*TEXTE SUPPORT*
§ §

VERS UNE MONDIALISATION DISTANCIELLE
La pandémie a fini par révéler un changement fondamental dans le processus de la mondialisation qu’il me semble temps de prendre en compte.
Il est certes difficile de prévoir ce qui va se passer à la fin de la crise de la Covid, encore que l’on commence à entrevoir qu’elle n’est pas près de s’achever et que le retour au statu quo ante relève de plus en plus du vœu pieu.
On peut s’intéresser aussi bien à l’aspect psychosociologique de la crise et ses effets sur les attitudes et les comportements qu’à ses aspects économiques avec ses risques de faillites ou à son influence sur l’éducation de nos enfants.
Mais il existe aussi un aspect international de la crise avec la disparition des citoyens du monde. Nous avons vu, dès les premières alertes début 2020, chacun rentrer dare-dare dans son pays. C’est que, du jour au lendemain, les touristes sont passés du statut d’heureux voyageurs nomades, célébrés en leur temps par Jacques Attali comme étant l’avenir (heureux) des Bobos, à celui d’étrangers indésirables.
Et ils n’ont pas l’air d’être près de revenir ces touristes qui étaient si bienvenus il y a une éternité, enfin presque, je veux écrire avant le début 2020 lorsque la mondialisation heureuse s’est évaporée dans l’air vicié par la Covid-2019.
Depuis, ces touristes sont tous redevenus des étrangers indésirables dès qu’ils s’aventurent hors du sol national. Prenez le cas de deux pays qui me sont chers, le Maroc et le Canada. Le premier adore les touristes, mais il ne peut pas accepter qu’ils importent l’épidémie de Covid chez lui, compte tenu de ses capacités hospitalières limitées. Alors du jour au lendemain, il vient de fermer ses lignes aériennes avec la France, sa principale liaison aérienne internationale. Désormais, comment voulez-vous vous rendre dans un pays dont vous ne connaissez pas la date à laquelle il vous permettra de revenir chez vous ? Adieu les touristes.
Quant au Canada, depuis le 21 février 2021, son gouvernement a publié officiellement l’avis suivant sur le site Internet de son ambassade à Paris :
« Pour protéger les Canadiens contre la COVID-19, le premier ministre a annoncé des restrictions de voyage qui limitent les déplacements en direction du Canada. La plupart des ressortissants étrangers ne peuvent pas se rendre au Canada, même s’ils possèdent un visa de visiteur valide ou une autorisation de voyage électronique (AVE). Ces restrictions interdisent la majorité des voyages non essentiels (discrétionnaires) pour se rendre au Canada. ».

§ §

*LISTE DES ENREGISTREMENTS*
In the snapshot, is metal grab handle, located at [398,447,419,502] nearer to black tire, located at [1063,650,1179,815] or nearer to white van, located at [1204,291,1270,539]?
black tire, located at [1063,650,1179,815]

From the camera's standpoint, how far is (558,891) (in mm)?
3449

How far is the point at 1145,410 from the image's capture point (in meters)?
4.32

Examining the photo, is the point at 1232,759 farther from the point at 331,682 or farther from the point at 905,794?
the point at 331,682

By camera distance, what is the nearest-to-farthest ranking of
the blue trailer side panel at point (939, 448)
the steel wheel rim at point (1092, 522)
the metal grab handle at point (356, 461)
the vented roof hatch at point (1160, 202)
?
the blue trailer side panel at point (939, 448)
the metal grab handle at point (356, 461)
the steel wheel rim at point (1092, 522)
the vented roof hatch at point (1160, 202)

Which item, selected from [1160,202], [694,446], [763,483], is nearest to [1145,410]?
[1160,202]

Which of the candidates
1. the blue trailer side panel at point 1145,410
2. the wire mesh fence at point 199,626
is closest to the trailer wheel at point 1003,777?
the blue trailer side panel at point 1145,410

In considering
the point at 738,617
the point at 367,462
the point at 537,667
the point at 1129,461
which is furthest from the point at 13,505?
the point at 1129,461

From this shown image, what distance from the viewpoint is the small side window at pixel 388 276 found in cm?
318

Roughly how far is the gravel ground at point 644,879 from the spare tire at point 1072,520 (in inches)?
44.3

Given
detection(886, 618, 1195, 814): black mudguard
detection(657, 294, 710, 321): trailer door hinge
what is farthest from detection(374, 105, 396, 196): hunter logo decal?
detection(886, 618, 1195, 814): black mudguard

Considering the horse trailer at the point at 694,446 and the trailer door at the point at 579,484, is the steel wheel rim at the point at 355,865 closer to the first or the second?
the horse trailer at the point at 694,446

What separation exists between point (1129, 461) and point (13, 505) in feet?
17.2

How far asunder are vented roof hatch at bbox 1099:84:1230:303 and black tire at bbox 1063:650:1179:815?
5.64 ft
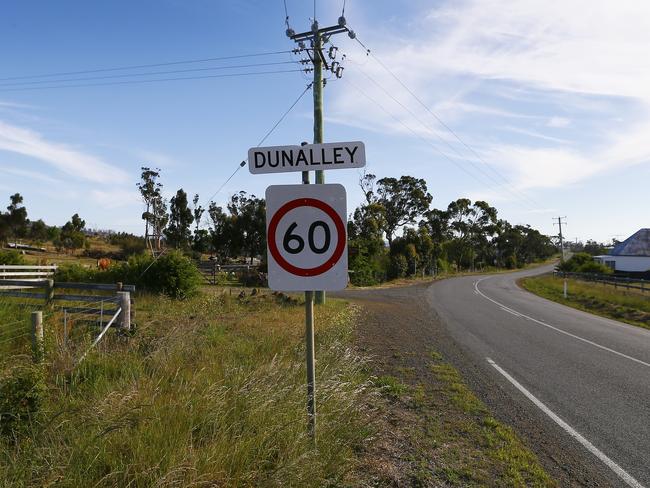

§ §

*CONSIGNE*
Rédigez la suite du texte sur la mondialisation et la crise de la Covid, à partir de la citation de l'avis canadien qui le termine.

*RÉPONSE*
C’est clair : dehors les visiteurs étrangers.
Si vous croyez que toutes ces restrictions vont disparaitre du jour au lendemain lorsque tout le monde sera vacciné, vous risquez d’attendre longtemps, justement le temps qu’il faudra pour que tout le monde soit vacciné. Et il en faudra du temps, avec les retards, les rechutes, les variants du coronavirus, les mises à jour des vaccins, les rappels de vaccination et les contre-indications vaccinales.
Ce n’est pas de sitôt que le ciel international se révèlera d’un bleu profond, sans aucun nuage à l’horizon. D’autant plus que les nuages, loin de les ignorer comme autrefois, on les guettera pour prendre des précautions nécessaires, souvent excessives, en commençant par bloquer le tourisme à coup de passeports vaccinatoires, de tests PCR voire de quelques petites quarantaines désespérantes.
Je n’ai mentionné que les obstacles au tourisme, mais il ne faut pas oublier l’impact à long terme sur les étudiants et les hommes d’affaires. Nous avions tous pris l’habitude d’envoyer nos étudiants dans tous les coins du monde apprendre une autre langue que ce maudit français, qu’ils ne connaissent plus trop d’ailleurs, afin qu’ils comprennent que leur avenir était le monde. Mais Erasmus, les accords entre universités, les séjours linguistiques, tout cela a volé en éclats.
Que l’on revienne au statu quo ante est de plus en plus improbable devant la réticence des universités à accueillir des étudiants de passage, soupçonnés d’apporter leur charge virale, d’autant plus que la parade est toute trouvée : vous êtes les bienvenus à condition de suivre les cours en distanciel. En d’autres termes, bienvenue à Los Angeles, ou même à Londres, à condition que vous suiviez nos cours de chez vous, dans la banlieue parisienne.
Adieu le dépaysement, adieu la découverte d'une autre manière de vivre, adieu L'Auberge Espagnole.
Quant aux hommes d’affaires, combien sont désormais prêts à affronter tous les obstacles bureaucratiques pour aller passer une semaine en Australie où ils risquent à tout moment d’être mis en quarantaine dans un hôtel, alors qu’il leur suffit d’allumer leur ordinateur au bureau pour contacter leurs interlocuteurs ?
Le monde n’a pas disparu avec la Covid-2019, mais ce sera désormais bien difficile de le toucher du doigt ou de s’y immerger. Il restera à le regarder au fond des yeux, derrière notre ordinateur.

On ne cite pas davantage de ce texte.